Problem 10

Question

Find all first partial derivatives of each function. \(f(s, t)=\ln \left(s^{2}-t^{2}\right)\)

Step-by-Step Solution

Verified
Answer
The partial derivatives are \( \frac{2s}{s^2 - t^2} \) with respect to \(s\) and \( \frac{-2t}{s^2 - t^2} \) with respect to \(t\).
1Step 1: Identify the Need for Partial Derivatives
To find partial derivatives, we differentiate the function with respect to each of its variables separately (keeping the other variable constant). This way, we derive the expressions for the slope of the function in regard to each variable.
2Step 2: Differentiate with Respect to s
To find the partial derivative of the function with respect to \(s\), treat \(t\) as a constant. Apply the chain rule where the outer function is the natural logarithm and the inner function is \(s^2 - t^2\).The derivative of \( \ln(u) \) is \( \frac{1}{u} \) and the derivative of \( s^2 - t^2 \) with respect to \( s \) is \( 2s \).So, the partial derivative \(\frac{\partial f}{\partial s}\) is:\[ \frac{\partial f}{\partial s} = \frac{1}{s^2 - t^2} \cdot 2s = \frac{2s}{s^2 - t^2} \]
3Step 3: Differentiate with Respect to t
To find the partial derivative of the function with respect to \(t\), treat \(s\) as a constant. Again, use the chain rule where the outer function is the natural logarithm and the inner function remains \(s^2 - t^2\).The derivative of \( \ln(u) \) is \( \frac{1}{u} \), and the derivative of \( s^2 - t^2 \) with respect to \( t \) is \(-2t\).Thus, the partial derivative \(\frac{\partial f}{\partial t}\) is:\[ \frac{\partial f}{\partial t} = \frac{1}{s^2 - t^2} \cdot (-2t) = \frac{-2t}{s^2 - t^2} \]

Key Concepts

Chain Rule in DifferentiationNatural Logarithm DifferentiationPartial Derivatives and Multivariable Calculus
Chain Rule in Differentiation
The chain rule is a crucial technique in calculus used to differentiate composite functions, that is, when you have a function inside another function.
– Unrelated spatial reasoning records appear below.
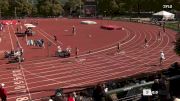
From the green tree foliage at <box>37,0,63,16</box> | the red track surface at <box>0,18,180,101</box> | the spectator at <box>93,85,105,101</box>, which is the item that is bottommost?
the red track surface at <box>0,18,180,101</box>

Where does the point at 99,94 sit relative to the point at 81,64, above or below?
above

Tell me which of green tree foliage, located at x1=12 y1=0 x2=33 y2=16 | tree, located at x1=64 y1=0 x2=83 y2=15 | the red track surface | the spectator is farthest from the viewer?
tree, located at x1=64 y1=0 x2=83 y2=15

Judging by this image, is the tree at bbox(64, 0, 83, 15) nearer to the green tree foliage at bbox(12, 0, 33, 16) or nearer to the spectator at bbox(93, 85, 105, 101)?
the green tree foliage at bbox(12, 0, 33, 16)

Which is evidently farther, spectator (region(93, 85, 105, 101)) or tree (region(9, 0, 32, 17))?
tree (region(9, 0, 32, 17))

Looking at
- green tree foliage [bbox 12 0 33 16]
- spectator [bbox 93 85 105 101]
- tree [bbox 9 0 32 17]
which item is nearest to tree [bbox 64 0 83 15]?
tree [bbox 9 0 32 17]

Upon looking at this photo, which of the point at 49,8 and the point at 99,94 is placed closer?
the point at 99,94

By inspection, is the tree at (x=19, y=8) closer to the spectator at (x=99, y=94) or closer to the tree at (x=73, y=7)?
the tree at (x=73, y=7)

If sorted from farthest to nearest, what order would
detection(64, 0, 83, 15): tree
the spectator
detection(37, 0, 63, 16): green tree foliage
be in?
detection(64, 0, 83, 15): tree < detection(37, 0, 63, 16): green tree foliage < the spectator

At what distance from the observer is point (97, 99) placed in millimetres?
13883

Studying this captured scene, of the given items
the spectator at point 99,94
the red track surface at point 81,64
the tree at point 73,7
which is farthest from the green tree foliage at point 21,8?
the spectator at point 99,94

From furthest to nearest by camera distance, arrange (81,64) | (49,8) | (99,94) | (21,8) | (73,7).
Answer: (73,7) → (49,8) → (21,8) → (81,64) → (99,94)

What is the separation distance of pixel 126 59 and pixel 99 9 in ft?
247

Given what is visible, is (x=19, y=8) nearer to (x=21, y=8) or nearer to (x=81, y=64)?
(x=21, y=8)

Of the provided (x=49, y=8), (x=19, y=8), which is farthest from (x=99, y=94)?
(x=19, y=8)
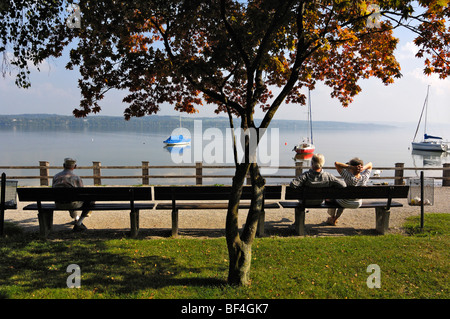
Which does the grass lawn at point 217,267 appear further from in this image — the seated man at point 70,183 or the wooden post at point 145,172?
the wooden post at point 145,172

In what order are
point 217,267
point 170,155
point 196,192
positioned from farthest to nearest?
1. point 170,155
2. point 196,192
3. point 217,267

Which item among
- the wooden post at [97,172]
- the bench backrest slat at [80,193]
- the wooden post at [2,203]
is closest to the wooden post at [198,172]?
the wooden post at [97,172]

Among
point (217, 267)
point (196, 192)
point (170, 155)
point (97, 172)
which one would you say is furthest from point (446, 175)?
point (170, 155)

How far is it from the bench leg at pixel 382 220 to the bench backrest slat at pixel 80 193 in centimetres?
447

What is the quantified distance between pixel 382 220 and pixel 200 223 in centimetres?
367

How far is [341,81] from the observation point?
24.8 feet

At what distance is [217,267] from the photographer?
4738mm

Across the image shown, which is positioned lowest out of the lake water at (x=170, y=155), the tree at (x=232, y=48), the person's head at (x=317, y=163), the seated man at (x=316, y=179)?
the lake water at (x=170, y=155)

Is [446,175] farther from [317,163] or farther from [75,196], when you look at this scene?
[75,196]

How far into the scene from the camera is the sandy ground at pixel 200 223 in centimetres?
658

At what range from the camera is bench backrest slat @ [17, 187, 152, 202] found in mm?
6094

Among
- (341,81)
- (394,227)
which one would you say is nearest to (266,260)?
(394,227)
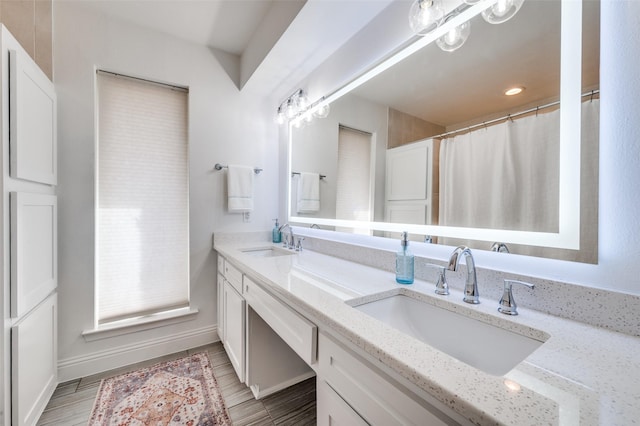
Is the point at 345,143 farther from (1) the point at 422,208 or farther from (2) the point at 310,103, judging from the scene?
(1) the point at 422,208

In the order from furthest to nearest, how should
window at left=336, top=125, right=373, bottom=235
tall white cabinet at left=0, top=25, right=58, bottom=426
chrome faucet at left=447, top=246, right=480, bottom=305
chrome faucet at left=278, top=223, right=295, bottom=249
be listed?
chrome faucet at left=278, top=223, right=295, bottom=249 → window at left=336, top=125, right=373, bottom=235 → tall white cabinet at left=0, top=25, right=58, bottom=426 → chrome faucet at left=447, top=246, right=480, bottom=305

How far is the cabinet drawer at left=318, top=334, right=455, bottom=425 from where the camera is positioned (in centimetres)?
51

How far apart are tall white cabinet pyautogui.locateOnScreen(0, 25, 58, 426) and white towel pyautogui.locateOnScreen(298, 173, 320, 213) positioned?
1518 mm

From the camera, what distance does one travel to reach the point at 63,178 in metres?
1.63

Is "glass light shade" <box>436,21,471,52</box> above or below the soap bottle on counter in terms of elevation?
above

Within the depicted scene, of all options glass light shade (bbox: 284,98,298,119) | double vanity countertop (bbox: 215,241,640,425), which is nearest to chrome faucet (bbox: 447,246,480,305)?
double vanity countertop (bbox: 215,241,640,425)

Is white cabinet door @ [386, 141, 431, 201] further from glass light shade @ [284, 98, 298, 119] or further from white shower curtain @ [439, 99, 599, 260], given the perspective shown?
glass light shade @ [284, 98, 298, 119]

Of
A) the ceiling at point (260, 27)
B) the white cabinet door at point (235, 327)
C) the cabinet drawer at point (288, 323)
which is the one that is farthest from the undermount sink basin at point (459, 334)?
the ceiling at point (260, 27)

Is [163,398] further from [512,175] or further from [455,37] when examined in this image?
[455,37]

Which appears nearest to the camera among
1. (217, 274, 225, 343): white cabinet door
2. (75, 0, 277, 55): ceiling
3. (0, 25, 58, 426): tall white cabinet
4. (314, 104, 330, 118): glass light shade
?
(0, 25, 58, 426): tall white cabinet

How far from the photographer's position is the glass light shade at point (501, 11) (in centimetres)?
84

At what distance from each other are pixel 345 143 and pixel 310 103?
52cm

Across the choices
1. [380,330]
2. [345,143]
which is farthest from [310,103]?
[380,330]

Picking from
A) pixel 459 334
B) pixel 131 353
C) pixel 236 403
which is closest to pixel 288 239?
pixel 236 403
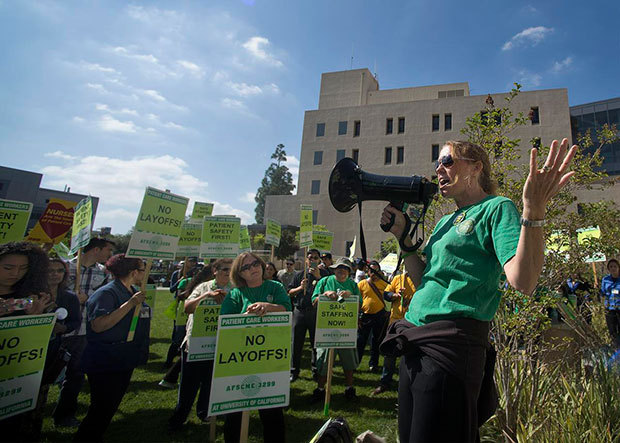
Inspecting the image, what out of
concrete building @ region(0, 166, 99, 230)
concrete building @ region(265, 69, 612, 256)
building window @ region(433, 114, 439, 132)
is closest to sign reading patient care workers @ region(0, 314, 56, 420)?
concrete building @ region(265, 69, 612, 256)

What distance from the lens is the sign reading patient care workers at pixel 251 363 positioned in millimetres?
2707

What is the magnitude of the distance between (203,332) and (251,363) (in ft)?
5.01

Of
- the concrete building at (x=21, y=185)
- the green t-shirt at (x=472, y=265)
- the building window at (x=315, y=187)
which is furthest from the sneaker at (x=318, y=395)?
the concrete building at (x=21, y=185)

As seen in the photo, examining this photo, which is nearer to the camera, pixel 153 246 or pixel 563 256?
pixel 563 256

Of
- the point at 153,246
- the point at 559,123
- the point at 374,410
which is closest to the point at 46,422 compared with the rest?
the point at 153,246

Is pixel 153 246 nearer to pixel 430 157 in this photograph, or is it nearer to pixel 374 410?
pixel 374 410

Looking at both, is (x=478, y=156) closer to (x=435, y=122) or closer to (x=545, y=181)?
(x=545, y=181)

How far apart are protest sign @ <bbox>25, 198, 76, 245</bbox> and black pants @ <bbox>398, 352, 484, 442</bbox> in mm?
6469

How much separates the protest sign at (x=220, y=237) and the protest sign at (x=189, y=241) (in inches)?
43.8

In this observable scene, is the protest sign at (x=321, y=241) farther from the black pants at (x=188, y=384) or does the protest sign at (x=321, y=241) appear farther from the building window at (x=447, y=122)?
the building window at (x=447, y=122)

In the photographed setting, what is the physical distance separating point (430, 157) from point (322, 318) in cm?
3090

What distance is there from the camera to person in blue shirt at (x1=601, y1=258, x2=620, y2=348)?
684cm

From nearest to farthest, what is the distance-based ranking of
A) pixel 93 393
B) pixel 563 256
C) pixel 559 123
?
pixel 93 393 → pixel 563 256 → pixel 559 123

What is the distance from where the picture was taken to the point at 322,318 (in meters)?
4.96
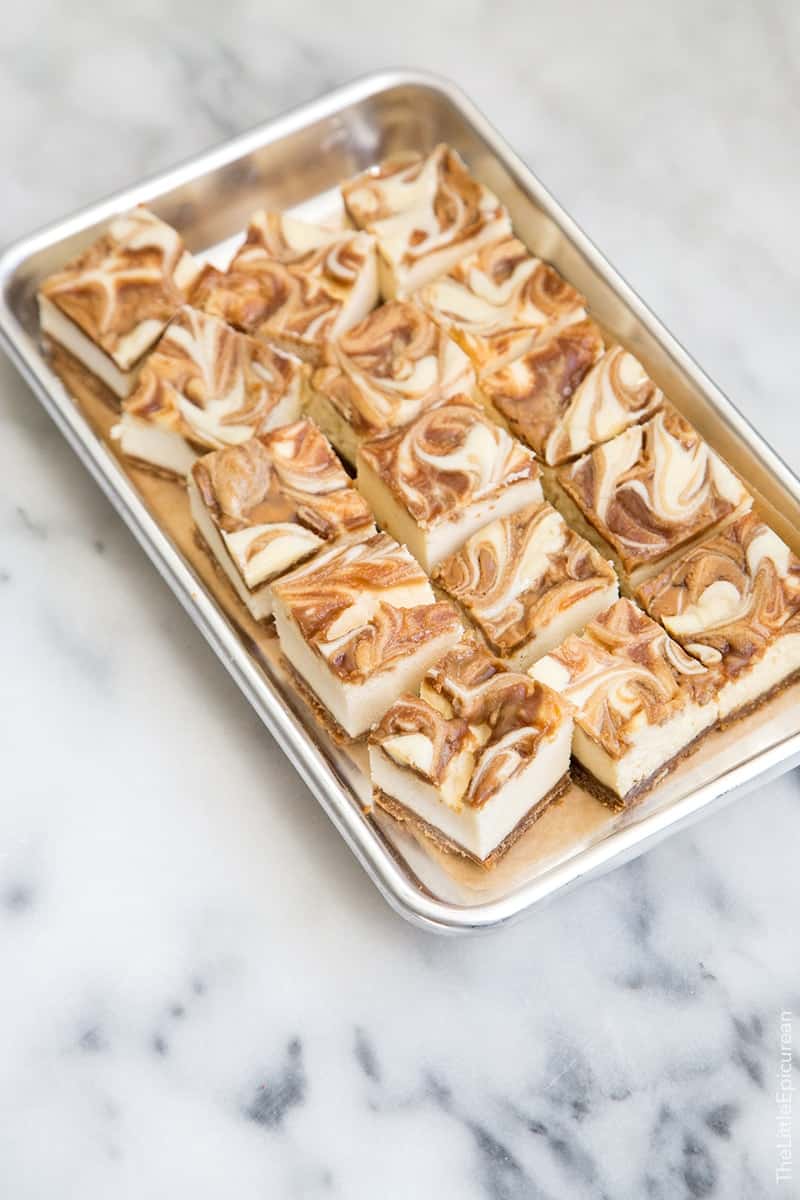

When applying the chain rule, you essentially take the derivative of the outer function and multiply it by the derivative of the inner function. This is especially important when dealing with functions like our exercise's example, where we have the natural logarithm of an expression involving both variables.
To visualize:
  • Outer function: natural logarithm, denoted as \(\ln(u)\)
  • Inner function: the expression \(s^2 - t^2\)
When differentiating such a function, you find the derivative by:
  • First, differentiating the outer function based on the inner: \( \frac{d}{du} [\ln(u)] = \frac{1}{u} \)
  • Next, multiplying by the derivative of the inner function with respect to the variable of interest.
Thus, for partial derivatives in multivariable functions, the chain rule helps us find how one variable affects the function independently of others.
Natural Logarithm Differentiation
Differentiating a natural logarithm is distinct because of its base, \(e\), the natural exponential constant. The derivative of \(\ln(x)\) with respect to \(x\) is \(\frac{1}{x}\). This simple rule becomes slightly more complex when the argument of the logarithm is itself a function, as seen in our example with \(\ln(s^2 - t^2)\).
During differentiation:
  • You first address the logarithm's output by applying \(\frac{1}{u}\), where \(u\) is the argument \(s^2 - t^2\).
  • The effectiveness of chain rule coupling comes back into play as you then differentiate \(u\) with respect to each variable individually: \(2s\) for \(s\) and \(-2t\) for \(t\).
By combining these efforts, the differentiation caters to the composite nature of the function, ensuring each variable's influence is properly accounted for.
Partial Derivatives and Multivariable Calculus
Partial derivatives are foundational in multivariable calculus. They represent the rate of change of a function with respect to one variable while keeping others constant. For multivariable functions like \(f(s, t) = \ln(s^2 - t^2)\), each variable contributes uniquely to the function's behavior. Understanding each partial derivative tells us precisely how changes in each independent variable affect the function.
The practical steps include identifying each variable in the context of other constants:
  • Keeping \(t\) constant, find \(\frac{\partial f}{\partial s}\) to express how changes in \(s\) alone affect \(f\).
  • Conversely, by keeping \(s\) constant, determine \(\frac{\partial f}{\partial t}\) to reflect \(f\)'s responsiveness to \(t\).
In multivariable calculus, these computations are integral to more advanced topics such as gradient determination, optimization problems, and understanding surface behaviors based on variable shifts.